To Scheme, or Not to Scheme (2009) - gnosis
https://dekudekuplex.wordpress.com/2009/10/23/to-scheme-or-not-to-scheme-scheming-schemers-and-non-scheming-schemers-or-keeping-the-fun-in-scheme/

======
tikhonj
I went through a _wonderful_ course based on SICP and really loved. Partly, no
doubt, this was due to my professor (Brian Harvey) who was a brilliant
lecturer and very good at designing the course. However, largely, this was due
to the textbook, the material and the language.

I think Scheme's fundamental advantage over Python is simplicity. There is,
essentially, no syntax. Even the fundamental language features are not
accorded any especial syntactic status. This makes it clear that the course is
about _computation_ rather than any particular facet of it.

Moreover, Scheme is truly paradigm. Language like Python and Java are
staunchly imperative--they might pay lip service to functional programming,
but it's clearly an afterthought. Things like loops and assignment are deeply
embedded into those languages.

Scheme, on the other hand, is just as happy with procedural code as with
functional code. Moreover, it introduces OOP not as a built-in language
feature but as a set of useful patterns. This really helps broaden students'
perspectives. You can even reuse exactly the same syntax for non-deterministic
and logic programming.

------
agentultra
I've found that I've really enjoyed the Little Schemer series quite a bit. I
do have SICP which is a great college-level text but for a pure-introductory
book for someone who is completely new to programming I would suggest Little
Schemer.

Either way, SICP or Little Schemer aim to teach a theory of computation.
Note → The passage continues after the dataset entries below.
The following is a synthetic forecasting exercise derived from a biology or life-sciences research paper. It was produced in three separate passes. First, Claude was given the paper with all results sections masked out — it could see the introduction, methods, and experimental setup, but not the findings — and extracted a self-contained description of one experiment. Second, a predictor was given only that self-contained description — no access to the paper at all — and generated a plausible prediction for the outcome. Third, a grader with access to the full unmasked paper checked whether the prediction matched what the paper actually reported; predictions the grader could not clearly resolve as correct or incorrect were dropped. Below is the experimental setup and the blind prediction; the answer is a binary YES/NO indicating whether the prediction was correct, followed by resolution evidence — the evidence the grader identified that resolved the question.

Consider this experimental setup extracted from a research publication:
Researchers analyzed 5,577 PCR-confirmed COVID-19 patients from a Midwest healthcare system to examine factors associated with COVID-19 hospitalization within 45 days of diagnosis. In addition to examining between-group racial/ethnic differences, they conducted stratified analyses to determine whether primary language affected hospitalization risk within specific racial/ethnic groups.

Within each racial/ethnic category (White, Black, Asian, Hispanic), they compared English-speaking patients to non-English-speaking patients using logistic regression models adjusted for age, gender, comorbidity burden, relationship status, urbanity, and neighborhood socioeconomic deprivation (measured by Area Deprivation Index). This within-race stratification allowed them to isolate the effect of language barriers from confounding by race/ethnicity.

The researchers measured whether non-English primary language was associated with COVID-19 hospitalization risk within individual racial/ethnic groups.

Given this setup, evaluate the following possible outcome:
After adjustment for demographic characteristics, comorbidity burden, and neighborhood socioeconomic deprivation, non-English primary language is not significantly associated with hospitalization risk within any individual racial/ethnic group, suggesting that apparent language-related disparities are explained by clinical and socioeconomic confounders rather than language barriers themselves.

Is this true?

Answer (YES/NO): NO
The
unit of computation is recursion and they go to show just how powerful it is.
I think the fun stems from learning the theory and allowing your mind to toy
with the applications of it.

Conversely, HtDP is first and foremost practical. I find it boring precisely
because its goal is to show you _how to design computer programs_. There's
little creativity involved!

------
jamesjporter
I agree with HtDP being not great. I took a majors level intro to CS class
last quarter; HtDP was the text and I found it spectacularly unhelpful.